Problem details:
Please reproduce the data below verbatim, starting with the line that contains "From closest to furthest, what" and continuing through the end of the data.

□ □ □ □ □

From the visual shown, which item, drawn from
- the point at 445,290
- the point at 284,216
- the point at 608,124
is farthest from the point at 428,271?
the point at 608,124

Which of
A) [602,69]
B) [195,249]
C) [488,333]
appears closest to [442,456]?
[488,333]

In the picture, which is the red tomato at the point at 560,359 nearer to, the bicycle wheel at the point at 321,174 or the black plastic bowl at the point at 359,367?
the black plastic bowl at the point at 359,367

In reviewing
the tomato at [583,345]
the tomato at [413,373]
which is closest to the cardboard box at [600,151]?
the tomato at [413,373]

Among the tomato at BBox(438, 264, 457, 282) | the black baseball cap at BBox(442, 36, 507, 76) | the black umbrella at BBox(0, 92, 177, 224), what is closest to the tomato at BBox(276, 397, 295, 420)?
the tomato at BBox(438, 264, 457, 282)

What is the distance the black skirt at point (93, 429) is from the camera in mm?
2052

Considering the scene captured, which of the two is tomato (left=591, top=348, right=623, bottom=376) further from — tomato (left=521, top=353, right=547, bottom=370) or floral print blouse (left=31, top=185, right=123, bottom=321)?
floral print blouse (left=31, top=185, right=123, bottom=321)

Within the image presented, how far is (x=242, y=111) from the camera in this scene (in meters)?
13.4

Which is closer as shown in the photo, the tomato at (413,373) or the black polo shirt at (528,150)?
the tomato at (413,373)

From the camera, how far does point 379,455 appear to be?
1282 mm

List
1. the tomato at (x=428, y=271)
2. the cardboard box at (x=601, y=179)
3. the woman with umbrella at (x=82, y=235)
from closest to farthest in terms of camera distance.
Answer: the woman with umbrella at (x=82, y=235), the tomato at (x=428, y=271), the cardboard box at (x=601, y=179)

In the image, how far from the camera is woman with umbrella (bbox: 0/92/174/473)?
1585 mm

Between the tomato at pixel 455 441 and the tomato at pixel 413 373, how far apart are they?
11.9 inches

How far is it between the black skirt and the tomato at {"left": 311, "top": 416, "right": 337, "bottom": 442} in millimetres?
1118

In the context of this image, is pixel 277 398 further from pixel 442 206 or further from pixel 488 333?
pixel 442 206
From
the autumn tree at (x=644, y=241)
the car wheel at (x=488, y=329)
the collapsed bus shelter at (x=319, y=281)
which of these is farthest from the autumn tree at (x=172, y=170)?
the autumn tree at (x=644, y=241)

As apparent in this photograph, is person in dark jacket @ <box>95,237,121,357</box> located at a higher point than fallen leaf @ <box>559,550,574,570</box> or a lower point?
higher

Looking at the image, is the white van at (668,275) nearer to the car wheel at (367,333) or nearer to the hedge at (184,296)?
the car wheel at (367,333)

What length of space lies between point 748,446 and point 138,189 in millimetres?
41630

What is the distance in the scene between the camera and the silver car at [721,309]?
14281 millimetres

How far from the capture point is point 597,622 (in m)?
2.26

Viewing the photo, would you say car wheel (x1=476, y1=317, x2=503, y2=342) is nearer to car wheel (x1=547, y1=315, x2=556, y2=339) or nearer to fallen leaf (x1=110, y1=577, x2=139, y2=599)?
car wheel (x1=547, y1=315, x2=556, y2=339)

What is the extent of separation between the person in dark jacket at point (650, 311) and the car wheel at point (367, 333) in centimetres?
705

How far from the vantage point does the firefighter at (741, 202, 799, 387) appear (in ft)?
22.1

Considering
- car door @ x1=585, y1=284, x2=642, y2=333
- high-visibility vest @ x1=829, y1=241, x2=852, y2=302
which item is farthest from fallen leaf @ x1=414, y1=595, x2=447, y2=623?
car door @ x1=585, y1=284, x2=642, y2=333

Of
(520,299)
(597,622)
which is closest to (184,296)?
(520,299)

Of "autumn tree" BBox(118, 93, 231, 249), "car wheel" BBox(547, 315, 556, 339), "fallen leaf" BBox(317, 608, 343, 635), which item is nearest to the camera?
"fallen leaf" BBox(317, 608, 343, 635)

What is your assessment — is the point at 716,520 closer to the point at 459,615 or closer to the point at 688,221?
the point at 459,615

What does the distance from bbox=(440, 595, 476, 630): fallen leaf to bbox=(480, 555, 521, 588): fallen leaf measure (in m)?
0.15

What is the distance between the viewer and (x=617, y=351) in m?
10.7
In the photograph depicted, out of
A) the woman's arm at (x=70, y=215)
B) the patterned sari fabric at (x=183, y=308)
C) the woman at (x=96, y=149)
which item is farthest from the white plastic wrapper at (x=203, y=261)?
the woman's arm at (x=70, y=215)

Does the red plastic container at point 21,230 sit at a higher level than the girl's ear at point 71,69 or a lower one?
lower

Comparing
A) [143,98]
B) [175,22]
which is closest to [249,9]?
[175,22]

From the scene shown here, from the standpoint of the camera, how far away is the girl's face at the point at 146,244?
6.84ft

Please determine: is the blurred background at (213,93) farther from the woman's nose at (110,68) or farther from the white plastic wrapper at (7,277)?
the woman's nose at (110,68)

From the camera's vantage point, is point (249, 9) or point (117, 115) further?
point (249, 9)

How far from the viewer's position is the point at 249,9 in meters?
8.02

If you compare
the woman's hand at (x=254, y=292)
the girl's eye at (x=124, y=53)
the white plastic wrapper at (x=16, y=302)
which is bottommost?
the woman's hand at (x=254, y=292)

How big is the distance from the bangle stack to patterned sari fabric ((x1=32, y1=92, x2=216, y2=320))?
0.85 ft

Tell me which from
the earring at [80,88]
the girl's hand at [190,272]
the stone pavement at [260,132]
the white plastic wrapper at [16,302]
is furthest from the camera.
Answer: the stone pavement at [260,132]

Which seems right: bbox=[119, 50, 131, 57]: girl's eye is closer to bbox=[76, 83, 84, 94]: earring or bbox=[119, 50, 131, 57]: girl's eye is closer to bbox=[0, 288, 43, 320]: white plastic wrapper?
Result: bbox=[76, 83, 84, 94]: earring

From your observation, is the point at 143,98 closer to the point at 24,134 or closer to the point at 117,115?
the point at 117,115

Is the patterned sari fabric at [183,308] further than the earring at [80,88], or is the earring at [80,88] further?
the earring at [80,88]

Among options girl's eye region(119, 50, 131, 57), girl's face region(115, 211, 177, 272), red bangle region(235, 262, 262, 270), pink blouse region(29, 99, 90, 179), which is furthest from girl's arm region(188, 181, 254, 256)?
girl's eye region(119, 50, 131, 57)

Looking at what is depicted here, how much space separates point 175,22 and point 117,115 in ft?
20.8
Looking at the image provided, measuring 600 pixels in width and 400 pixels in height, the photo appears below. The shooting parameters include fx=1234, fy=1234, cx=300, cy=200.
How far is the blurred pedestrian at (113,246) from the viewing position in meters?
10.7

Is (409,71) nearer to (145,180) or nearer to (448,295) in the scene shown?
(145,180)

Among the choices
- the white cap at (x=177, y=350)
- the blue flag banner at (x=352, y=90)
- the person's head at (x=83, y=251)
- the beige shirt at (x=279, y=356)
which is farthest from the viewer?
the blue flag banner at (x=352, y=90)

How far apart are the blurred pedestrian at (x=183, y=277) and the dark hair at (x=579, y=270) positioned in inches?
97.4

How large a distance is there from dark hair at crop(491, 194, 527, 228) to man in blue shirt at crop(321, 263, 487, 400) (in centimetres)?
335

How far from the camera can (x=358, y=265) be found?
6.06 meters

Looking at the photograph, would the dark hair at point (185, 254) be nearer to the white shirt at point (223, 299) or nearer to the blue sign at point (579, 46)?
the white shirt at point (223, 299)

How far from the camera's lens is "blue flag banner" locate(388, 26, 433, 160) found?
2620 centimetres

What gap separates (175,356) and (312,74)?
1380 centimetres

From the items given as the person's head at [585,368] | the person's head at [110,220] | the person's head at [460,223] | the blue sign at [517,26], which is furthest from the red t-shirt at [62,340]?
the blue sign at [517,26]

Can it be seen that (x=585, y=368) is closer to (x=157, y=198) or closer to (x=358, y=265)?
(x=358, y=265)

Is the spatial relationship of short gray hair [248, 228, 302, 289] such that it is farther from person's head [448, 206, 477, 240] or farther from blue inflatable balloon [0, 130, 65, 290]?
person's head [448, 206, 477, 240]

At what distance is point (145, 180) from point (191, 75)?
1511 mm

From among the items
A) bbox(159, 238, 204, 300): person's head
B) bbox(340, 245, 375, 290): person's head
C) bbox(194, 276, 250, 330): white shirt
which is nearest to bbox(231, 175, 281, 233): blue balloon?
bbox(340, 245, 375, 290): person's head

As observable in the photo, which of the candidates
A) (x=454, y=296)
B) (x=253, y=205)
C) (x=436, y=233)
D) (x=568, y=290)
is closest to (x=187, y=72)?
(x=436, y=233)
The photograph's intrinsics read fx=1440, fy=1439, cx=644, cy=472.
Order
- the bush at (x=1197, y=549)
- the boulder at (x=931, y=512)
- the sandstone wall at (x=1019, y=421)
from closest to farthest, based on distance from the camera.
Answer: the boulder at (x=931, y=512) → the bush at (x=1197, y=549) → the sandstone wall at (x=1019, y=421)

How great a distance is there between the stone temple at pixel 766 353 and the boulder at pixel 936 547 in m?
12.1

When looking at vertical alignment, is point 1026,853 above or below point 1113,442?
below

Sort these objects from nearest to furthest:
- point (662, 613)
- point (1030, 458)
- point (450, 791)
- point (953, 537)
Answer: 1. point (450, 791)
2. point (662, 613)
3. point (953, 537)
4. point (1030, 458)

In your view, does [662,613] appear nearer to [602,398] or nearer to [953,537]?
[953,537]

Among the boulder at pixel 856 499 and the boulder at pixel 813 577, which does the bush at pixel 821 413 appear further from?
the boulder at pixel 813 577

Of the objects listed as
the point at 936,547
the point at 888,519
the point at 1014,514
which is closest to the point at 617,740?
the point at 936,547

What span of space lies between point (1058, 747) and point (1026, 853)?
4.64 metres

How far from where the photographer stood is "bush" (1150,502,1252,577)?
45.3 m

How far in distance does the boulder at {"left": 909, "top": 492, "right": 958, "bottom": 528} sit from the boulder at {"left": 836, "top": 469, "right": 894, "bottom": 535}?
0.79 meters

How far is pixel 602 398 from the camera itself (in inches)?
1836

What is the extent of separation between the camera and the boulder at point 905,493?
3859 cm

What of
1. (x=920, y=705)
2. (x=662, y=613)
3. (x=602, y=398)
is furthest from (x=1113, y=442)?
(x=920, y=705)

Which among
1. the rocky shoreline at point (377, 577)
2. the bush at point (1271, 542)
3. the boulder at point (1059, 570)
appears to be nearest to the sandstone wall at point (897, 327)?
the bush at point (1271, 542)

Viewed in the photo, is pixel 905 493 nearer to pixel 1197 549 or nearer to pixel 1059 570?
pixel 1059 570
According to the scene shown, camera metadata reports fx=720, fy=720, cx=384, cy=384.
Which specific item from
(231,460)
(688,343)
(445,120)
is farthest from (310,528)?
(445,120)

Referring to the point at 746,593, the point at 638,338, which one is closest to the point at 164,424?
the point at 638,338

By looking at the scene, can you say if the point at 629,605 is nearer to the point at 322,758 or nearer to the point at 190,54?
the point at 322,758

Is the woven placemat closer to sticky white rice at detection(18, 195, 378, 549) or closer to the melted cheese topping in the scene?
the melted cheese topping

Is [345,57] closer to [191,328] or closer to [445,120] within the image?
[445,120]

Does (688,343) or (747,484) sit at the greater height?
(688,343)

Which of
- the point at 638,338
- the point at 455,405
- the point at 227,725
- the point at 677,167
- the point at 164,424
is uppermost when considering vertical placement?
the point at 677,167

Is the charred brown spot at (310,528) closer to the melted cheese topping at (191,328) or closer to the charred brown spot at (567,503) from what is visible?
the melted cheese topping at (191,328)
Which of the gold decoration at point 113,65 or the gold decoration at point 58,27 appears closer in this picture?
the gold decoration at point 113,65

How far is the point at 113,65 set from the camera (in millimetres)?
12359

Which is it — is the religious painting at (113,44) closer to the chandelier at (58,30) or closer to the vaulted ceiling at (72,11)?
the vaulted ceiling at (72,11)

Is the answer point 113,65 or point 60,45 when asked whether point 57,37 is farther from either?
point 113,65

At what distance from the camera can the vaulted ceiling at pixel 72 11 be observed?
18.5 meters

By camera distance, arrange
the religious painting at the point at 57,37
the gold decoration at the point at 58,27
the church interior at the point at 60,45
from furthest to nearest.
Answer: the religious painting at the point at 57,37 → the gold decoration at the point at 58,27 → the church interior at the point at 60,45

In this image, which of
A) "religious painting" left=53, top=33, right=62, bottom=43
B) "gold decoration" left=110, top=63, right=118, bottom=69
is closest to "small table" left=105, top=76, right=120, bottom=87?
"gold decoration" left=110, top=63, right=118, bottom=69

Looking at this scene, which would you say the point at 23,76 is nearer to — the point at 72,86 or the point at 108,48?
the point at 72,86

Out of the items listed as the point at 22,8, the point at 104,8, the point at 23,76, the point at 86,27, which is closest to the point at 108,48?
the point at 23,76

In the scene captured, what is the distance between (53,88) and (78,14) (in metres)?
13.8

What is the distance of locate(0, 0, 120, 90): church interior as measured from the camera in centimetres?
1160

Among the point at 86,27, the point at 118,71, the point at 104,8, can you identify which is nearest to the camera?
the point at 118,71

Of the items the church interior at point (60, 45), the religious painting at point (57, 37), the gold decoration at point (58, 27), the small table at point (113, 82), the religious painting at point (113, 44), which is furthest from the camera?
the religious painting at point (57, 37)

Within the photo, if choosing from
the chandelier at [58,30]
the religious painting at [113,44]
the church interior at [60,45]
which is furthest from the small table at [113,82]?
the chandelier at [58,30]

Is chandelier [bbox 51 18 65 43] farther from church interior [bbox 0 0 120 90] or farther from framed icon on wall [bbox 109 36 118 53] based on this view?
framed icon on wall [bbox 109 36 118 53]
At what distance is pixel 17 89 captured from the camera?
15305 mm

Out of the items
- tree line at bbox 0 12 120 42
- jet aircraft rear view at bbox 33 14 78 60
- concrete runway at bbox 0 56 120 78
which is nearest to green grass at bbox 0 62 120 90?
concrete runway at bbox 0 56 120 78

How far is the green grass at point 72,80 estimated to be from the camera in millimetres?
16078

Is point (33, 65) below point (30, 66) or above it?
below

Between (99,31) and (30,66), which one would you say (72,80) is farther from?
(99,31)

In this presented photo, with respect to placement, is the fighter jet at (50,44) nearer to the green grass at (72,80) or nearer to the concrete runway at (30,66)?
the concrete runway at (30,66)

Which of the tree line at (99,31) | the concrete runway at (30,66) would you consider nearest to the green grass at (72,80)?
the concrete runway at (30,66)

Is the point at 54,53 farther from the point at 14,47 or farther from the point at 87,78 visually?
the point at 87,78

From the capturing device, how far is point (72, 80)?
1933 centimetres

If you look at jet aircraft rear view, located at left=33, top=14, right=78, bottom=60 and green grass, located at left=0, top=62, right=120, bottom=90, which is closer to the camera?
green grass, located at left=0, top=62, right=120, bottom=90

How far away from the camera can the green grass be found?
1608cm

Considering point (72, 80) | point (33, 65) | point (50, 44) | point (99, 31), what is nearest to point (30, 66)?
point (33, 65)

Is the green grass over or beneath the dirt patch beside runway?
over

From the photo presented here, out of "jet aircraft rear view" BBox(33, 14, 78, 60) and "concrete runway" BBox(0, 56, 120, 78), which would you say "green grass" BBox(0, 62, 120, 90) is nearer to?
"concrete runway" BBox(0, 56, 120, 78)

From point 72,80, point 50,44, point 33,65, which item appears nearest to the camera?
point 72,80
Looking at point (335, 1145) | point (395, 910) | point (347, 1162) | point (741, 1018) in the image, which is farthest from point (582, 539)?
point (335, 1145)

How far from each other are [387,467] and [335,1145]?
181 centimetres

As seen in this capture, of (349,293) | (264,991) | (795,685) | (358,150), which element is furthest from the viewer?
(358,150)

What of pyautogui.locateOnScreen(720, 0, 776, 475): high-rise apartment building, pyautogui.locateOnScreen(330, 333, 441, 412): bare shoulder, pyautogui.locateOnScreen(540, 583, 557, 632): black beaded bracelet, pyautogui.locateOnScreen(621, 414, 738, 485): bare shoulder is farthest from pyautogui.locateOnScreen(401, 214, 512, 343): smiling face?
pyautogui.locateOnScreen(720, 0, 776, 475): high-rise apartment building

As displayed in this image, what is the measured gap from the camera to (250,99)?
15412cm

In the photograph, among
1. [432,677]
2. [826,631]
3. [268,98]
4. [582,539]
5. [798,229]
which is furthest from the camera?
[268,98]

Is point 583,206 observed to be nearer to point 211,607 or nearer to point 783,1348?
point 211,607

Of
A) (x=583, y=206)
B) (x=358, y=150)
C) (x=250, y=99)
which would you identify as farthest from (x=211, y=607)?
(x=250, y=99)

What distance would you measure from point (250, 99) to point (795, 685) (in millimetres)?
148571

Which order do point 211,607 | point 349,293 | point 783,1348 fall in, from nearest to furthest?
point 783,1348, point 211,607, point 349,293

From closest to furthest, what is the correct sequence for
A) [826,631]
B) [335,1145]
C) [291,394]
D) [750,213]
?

□ □ □ □ □

Answer:
From closest to furthest, what is the correct sequence for
A) [826,631]
B) [335,1145]
C) [291,394]
D) [750,213]
?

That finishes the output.